Senate Resolution 75: An Overview
The 75th Resolution in the 1st session of the 118th Congress starts by reaffirming Arunachal Pradesh as an Indian territory and condemning provocations made by the PRC. The resolution's condemnation of Chinese provocations includes opposition to the PRC Ministry of Civil Affairs' cartographic efforts to declare Arunachal Pradesh as Chinese territory, as well as the ensuing skirmishes along the LAC in recent years. Furthermore, the US Senate extends its support to the Kingdom of Bhutan against the growing Chinese incursions in the eastern sector.
In addition to that, the US Senate acknowledges the importance of Arunachal Pradesh to the Buddhist community and condemns the action of the PRC in raising diplomatic red flags on the incumbent Dalai Lama’s visit to Arunachal Pradesh. The resolution also accuses the PRC of impeding poverty-alleviation efforts and sabotaging collaboration with international donors by scripting the perception of disputed territory about Arunachal Pradesh. Later in the resolution, India is praised for its development efforts in Arunachal Pradesh, as well as its promising role in the international arena, particularly through its G20 presidency. Evidently, the first half of the resolution is full of irk factors for PRC and is in support of Indian efforts against Chinese aggression.
The second half of the 6-page resolution unfolds into a more constructive tool as it invokes the US vision of cooperating with India. It explicitly states the US interest to work with India through a Comprehensive Strategic Partnership bilaterally and to cooperate multilaterally through platforms like QUAD, I2U2 etc. The resolution also applauds India's efforts to defend itself against Chinese aggression, as well as its cooperation with Taiwan in many sectors, which shares similar Chinese aggression in its neighbourhood.
Then the resolution extends its support to a free and open Indo-Pacific and commends India’s military modernization and "its diversification away from countries that fail to respect the sovereignty and territorial integrity of other nations," clearly indicating the decreasing dependence of India on Russia. The resolution then assures its commitment to dedicating economic and diplomatic support to India in the development of Arunachal Pradesh. Furthermore, the resolution concludes by looking into potential avenues for defence cooperation, specifically "through defence interoperability and information sharing."
What’s in it for India?
While this resolution serves many US interests in its foreign engagements in the Indo-Pacific, it is also relevant for India, as it may serve as an icebreaker for India and the Democratic-led US administration, which is on the wrong foot when it comes to the Himalayan territorial disputes. The focus of the meeting with the Indian leadership and the all-democratic congressional delegation mirrored the verticals of cooperation mentioned in the US Senate’s resolution. This resolution just ratified the United States’ position over Arunachal Pradesh, and it will be reiterated on all international platforms, especially in countering the cartographic measures taken by the PRC to mandarinize Arunachal Pradesh and its specifics on international platforms.

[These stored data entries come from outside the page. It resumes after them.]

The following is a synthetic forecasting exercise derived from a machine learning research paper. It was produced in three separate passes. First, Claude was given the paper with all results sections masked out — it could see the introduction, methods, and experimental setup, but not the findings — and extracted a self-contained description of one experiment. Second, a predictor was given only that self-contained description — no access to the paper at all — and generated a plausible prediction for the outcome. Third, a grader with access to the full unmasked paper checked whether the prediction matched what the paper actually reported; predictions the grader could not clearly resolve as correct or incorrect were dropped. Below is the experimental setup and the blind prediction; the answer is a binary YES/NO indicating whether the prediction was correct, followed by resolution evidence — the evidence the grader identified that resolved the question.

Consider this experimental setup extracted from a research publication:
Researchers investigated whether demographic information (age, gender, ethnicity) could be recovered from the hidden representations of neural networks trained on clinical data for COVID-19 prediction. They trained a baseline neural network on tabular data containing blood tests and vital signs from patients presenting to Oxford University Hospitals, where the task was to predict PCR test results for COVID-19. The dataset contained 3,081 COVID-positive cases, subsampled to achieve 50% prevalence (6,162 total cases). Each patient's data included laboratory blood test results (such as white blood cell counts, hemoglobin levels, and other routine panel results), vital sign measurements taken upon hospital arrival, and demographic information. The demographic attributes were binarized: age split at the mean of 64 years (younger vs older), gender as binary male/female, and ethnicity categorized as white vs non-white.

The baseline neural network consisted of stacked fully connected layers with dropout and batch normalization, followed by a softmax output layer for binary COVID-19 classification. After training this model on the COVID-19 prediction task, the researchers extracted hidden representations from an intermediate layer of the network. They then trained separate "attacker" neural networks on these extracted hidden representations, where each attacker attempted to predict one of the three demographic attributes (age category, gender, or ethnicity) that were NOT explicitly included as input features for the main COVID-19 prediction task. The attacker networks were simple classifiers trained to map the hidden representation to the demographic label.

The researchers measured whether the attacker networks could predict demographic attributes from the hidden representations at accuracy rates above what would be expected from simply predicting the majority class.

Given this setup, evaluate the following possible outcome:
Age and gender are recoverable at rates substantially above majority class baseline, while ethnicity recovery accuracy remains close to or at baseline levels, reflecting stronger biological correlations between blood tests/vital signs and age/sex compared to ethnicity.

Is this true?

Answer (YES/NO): NO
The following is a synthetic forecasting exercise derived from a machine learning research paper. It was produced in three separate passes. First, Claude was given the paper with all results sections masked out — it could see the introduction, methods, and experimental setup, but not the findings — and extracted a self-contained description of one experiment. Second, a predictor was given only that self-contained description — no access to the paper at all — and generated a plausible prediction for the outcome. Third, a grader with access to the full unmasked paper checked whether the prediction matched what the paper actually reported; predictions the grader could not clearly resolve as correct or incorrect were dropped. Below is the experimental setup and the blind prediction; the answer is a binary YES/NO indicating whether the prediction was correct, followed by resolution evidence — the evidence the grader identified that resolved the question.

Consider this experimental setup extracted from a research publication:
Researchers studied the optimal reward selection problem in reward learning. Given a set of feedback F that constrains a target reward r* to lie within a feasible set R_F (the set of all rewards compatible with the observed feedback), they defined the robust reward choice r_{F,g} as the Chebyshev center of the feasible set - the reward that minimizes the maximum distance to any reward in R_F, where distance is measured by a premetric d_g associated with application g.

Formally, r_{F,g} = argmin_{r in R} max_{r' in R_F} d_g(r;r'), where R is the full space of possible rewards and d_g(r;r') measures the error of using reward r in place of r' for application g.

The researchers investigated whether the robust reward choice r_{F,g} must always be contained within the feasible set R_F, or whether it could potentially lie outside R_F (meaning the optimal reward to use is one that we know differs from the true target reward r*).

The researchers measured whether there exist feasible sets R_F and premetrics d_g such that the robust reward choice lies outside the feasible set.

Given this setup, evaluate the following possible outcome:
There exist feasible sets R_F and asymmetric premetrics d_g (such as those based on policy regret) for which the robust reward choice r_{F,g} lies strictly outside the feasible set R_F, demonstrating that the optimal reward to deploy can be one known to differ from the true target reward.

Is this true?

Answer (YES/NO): NO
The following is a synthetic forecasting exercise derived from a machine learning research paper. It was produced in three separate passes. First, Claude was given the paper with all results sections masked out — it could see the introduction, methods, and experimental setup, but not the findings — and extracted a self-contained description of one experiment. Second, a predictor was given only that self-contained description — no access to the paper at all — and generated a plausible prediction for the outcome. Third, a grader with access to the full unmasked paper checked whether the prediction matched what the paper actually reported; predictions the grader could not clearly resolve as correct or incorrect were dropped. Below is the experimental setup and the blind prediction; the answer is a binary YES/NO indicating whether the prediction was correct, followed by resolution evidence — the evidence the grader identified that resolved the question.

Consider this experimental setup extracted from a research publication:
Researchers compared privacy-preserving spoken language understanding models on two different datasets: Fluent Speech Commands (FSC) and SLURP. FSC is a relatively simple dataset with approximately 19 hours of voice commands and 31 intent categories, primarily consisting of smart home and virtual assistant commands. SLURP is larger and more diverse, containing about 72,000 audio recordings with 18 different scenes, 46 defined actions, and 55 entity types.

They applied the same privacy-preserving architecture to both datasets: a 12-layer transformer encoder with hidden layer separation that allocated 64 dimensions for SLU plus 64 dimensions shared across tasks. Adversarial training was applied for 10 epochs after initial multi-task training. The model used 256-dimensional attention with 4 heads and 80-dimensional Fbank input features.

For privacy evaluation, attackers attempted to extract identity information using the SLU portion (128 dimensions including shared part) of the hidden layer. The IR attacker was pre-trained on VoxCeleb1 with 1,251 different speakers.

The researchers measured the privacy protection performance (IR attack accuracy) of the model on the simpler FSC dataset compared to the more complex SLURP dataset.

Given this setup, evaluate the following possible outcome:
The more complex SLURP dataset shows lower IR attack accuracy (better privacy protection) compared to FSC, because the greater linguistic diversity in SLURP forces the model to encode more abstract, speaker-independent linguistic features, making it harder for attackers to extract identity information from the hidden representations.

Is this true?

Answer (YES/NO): YES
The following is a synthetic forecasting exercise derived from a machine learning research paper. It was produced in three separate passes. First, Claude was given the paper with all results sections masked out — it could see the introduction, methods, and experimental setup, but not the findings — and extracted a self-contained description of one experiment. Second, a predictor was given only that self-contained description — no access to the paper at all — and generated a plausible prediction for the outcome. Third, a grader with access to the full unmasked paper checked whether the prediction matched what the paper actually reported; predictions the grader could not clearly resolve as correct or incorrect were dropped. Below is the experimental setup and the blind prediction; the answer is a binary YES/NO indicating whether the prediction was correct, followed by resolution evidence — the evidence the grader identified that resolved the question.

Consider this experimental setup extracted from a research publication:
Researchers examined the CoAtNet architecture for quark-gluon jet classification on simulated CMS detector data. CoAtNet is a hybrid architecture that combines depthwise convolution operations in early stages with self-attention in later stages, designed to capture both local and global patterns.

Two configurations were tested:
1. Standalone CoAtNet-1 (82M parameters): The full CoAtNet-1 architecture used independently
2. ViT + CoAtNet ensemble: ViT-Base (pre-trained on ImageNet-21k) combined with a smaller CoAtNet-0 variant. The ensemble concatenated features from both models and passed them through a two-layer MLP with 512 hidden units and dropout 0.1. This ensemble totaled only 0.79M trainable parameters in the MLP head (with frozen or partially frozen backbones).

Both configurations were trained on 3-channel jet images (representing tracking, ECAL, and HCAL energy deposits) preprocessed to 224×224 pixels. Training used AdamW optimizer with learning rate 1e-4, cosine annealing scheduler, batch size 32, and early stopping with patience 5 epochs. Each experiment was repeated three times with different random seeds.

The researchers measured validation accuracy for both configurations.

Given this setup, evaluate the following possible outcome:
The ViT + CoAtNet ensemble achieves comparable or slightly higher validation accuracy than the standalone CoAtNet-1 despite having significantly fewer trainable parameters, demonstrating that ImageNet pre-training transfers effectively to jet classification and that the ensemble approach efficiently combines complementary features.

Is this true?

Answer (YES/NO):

This is arguably based on US interests in securing the Indo-Pacific and making India a key player in it. However, this resolution exhibits the demanding nature of US foreign policy by indirectly trying to coerce India’s choices in military purchases and its position in the international realm. Another notable drawback of the resolution is that the options for the military support mentioned in it are limited and will be inadequate for succouring India.

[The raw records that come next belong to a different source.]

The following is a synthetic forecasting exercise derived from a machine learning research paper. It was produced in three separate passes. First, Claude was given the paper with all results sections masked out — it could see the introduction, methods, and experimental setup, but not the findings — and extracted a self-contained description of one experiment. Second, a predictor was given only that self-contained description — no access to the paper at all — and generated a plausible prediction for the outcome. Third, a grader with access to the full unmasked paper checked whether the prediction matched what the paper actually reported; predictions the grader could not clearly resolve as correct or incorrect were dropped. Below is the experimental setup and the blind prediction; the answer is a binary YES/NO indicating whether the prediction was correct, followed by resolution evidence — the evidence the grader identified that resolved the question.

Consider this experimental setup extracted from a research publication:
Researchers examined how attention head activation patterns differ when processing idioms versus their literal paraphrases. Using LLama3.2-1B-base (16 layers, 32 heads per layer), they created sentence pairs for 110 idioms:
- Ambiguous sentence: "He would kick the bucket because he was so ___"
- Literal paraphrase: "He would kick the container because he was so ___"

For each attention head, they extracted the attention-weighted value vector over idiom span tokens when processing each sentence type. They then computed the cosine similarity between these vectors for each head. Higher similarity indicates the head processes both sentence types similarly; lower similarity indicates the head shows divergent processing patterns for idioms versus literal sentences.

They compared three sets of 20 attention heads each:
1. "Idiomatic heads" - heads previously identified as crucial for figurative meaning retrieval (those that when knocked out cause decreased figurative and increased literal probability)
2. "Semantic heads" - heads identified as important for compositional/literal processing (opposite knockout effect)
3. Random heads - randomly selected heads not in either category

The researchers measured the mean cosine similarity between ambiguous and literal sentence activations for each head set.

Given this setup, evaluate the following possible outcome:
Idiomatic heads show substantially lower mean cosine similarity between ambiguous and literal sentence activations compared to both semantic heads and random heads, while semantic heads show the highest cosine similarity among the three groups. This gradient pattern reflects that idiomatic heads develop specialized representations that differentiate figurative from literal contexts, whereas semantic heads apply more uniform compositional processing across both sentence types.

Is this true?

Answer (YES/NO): NO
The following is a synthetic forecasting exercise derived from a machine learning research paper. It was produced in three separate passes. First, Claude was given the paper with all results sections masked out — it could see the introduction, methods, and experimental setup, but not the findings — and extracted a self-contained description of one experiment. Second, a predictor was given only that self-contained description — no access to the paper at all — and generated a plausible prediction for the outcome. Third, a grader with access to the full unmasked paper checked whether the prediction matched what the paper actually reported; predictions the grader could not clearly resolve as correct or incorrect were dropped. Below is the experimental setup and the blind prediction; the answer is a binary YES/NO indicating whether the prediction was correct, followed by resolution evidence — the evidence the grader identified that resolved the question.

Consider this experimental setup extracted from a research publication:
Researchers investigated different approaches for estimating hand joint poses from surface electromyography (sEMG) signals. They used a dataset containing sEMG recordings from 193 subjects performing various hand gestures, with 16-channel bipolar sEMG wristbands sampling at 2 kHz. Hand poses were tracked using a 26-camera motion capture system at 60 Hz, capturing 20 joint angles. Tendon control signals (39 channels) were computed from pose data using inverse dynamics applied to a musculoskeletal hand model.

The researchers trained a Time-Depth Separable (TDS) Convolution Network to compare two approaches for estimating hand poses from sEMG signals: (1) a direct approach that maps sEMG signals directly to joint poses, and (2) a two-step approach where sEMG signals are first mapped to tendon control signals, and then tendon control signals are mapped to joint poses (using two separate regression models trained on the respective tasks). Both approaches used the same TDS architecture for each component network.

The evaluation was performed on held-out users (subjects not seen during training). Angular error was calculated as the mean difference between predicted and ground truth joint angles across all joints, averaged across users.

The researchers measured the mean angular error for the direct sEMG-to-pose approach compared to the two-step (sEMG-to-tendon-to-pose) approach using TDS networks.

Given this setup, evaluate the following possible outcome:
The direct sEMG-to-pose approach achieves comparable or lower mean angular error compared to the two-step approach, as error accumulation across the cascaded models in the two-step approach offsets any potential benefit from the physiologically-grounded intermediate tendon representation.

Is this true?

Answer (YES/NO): YES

Even so, this resolution provides a great advantage for India diplomatically and strategically, it assures the US support at least on international platforms. Moreover, most nodes of possible cooperation between India and the US that are mentioned in the bill are focused on the Indo-Pacific, especially when it comes to countering Chinese aggression. This makes Resolution 75 a potential icebreaker for the process of securitizing the Indo-Pacific, with the US and India as partnering stakeholders.